Tally and Scopelift are building a protocol for governance tokens in DeFi. It's called Tally Liquid Staked Tokens (tLSTs). The goal of tLSTs is to let tokenholders use their tokens in both DeFi AND governance at the same time.
The ‘governance’ part of governance tokens has to compete with other use cases. Tokens can’t govern from inside DeFi protocols, cold storage, or centralized exchanges. That's because tokens must be delegated, or “activated”, to vote. But, they can’t be activated unless the owner holds them directly. The challenge will get harder, because yield is coming. Restaking protocols like EigenLayer and Symbiotic will offer yield for everything. That includes governance tokens. This yield will pull even more tokens out of governance. tLSTs fix the problem. tLSTs make it so that holders don’t have to choose between yield and governance.
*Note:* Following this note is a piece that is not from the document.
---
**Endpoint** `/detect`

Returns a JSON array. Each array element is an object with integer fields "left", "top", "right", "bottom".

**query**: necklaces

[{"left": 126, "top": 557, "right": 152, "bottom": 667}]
tLSTs operate under the same constraints as regular governance tokens. If held directly, tLSTs can use their voting power like normal governance tokens. If not held directly, the holders cannot activate tLST voting power themselves.
Unlike governance tokens, Tally's tLST protocol activates the voting power of unactivated tLSTs. When an tLST isn't activated by the holder, the tLST's governance strategy activates it. To prevent capture, the underlying DAO determines the tLST's governance strategy.
tLSTs will be backwards compatible with existing ERC20Votes
governance tokens.
Yield doesn’t just come from restaking. Some protocols also have native yield. tLST also wraps sources of yield like UniStaker.
tLSTs will be ERC20 tokens. They will also implement ERC20Votes and restaking collateral interfaces.
Tally will provide an interface for tLSTs.